Still, global and domestic sentiment can differ. Eric Crampton, chief economist at The New Zealand Initiative, a nonpartisan public policy think tank, says it’s “easy to see” why perceptions of New Zealand appear to have improved, particularly when the pandemic response comes to mind. But, for example, New Zealand faced a slow vaccine rollout that Crampton argues contrasted with what he describes as Ardern’s skillfully projected image.

“Eventually the disconnect here between the visionary statements she’d provide, and actual reality in delivery on those promises, became substantial,” he says, noting Ardern’s flagging support ahead of her eventual resignation. The former prime minister also faced challenges including gang violence, child poverty and rising home prices.

New Zealand does have other things going for it that mirror Australia in some ways. Murray, of Karamea, says the country – considered the most scenic among respondents to the Best Countries survey, with Australia at No. 7 – has seen a tourism boom over the past couple of decades. Data points to that sector rebounding in the pandemic’s wake, and Murray adds that because of its geographic location, New Zealand is an attractive option for people looking to get away from parts of the world prone to more conflict.

Crampton, originally from Canada, has been in New Zealand for around 20 years.
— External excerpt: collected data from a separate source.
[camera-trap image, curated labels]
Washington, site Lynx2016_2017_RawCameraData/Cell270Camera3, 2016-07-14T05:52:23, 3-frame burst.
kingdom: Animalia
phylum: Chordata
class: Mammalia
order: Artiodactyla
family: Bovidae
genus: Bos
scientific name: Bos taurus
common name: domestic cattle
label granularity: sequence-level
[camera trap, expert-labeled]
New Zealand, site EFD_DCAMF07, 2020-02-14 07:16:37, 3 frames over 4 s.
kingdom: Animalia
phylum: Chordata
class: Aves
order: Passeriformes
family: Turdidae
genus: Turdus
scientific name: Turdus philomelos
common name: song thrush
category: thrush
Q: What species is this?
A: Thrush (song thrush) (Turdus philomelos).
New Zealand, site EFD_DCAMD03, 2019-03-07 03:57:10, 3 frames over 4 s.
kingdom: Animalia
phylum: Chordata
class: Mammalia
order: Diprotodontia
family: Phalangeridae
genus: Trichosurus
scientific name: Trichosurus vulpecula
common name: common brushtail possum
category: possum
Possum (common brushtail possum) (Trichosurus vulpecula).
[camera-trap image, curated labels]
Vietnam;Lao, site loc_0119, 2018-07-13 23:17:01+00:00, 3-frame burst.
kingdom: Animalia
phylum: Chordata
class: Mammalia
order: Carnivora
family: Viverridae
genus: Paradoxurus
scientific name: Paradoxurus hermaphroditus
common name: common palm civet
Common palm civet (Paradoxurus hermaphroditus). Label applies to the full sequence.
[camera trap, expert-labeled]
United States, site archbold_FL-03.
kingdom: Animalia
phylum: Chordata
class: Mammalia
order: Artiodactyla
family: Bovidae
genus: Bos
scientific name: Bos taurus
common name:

He is quick to list the challenges the country is facing, ranging from immigration to the cost of living, though he also notes the relative sanity of life there.

“I think, at best, we are going mad more slowly than the rest of the world,” Crampton says. “So we're still, relatively speaking, the outside of the asylum, but that doesn't mean that there aren't crazy things here, too.”

The Guardian on NZ's housing issues:

The planning rule change that enabled places like Ralston’s family compound was a historic policy agreement in 2021 between New Zealand’s two main parties, Labour and National. Part of that policy supercharged the construction of medium-density housing —such as rows of three-story townhouses— in cities and regional centres.

However, the conservative National party, which is leading in the polls, will renege on the part of the agreement that favours concentrated urban housing. Instead, National promised to immediately unlock enough land on suburban outskirts to satisfy the next 30 years of housing demand.

“The consensus that we had was cities need to be allowed to grow up and out if you want housing to remain affordable,” said Eric Crampton, chief economist at the New Zealand Initiative, a public policy thinktank. Now, the two major parties are tilting further apart in their housing strategies, he said, with National promising to repeal other key Labour policies.

 

The Times (not Waikato), also on NZ housing 

Moreover, Eric Crampton, chief economist at the New Zealand Initiative, the think tank, told me that Labour’s own failures had shaped this densification push. Many on the left were convinced that housing affordability woes partially reflected the market’s unwillingness to build and that government building therefore was required to overcome land-banking. Sound familiar? Labour’s Kiwibuild promised 100,000 new state-built homes within ten years; fewer than 2,000 have been completed.
This woeful performance confirmed what experts already knew: the real supply problem was because of rules and bad incentives, not developers’ unwillingness to build. Councils did not want to give the green light even to central government homes, as local authorities shouldered the burdens of new development without being able to fund the necessary infrastructure or to reap tax revenue. Densification thus became the default priority, creating tensions with cities.
“Locking in the positive reform we’ve seen is important,” Crampton says, “but the underlying incentives for councils to expand their housing supplies haven’t changed much. When the central government beats councils over the head to densify, councils are still incentivised to look for other ways to thwart growth.” That includes exploiting exemptions to the laws or using new powers to block homes over carbon emissions.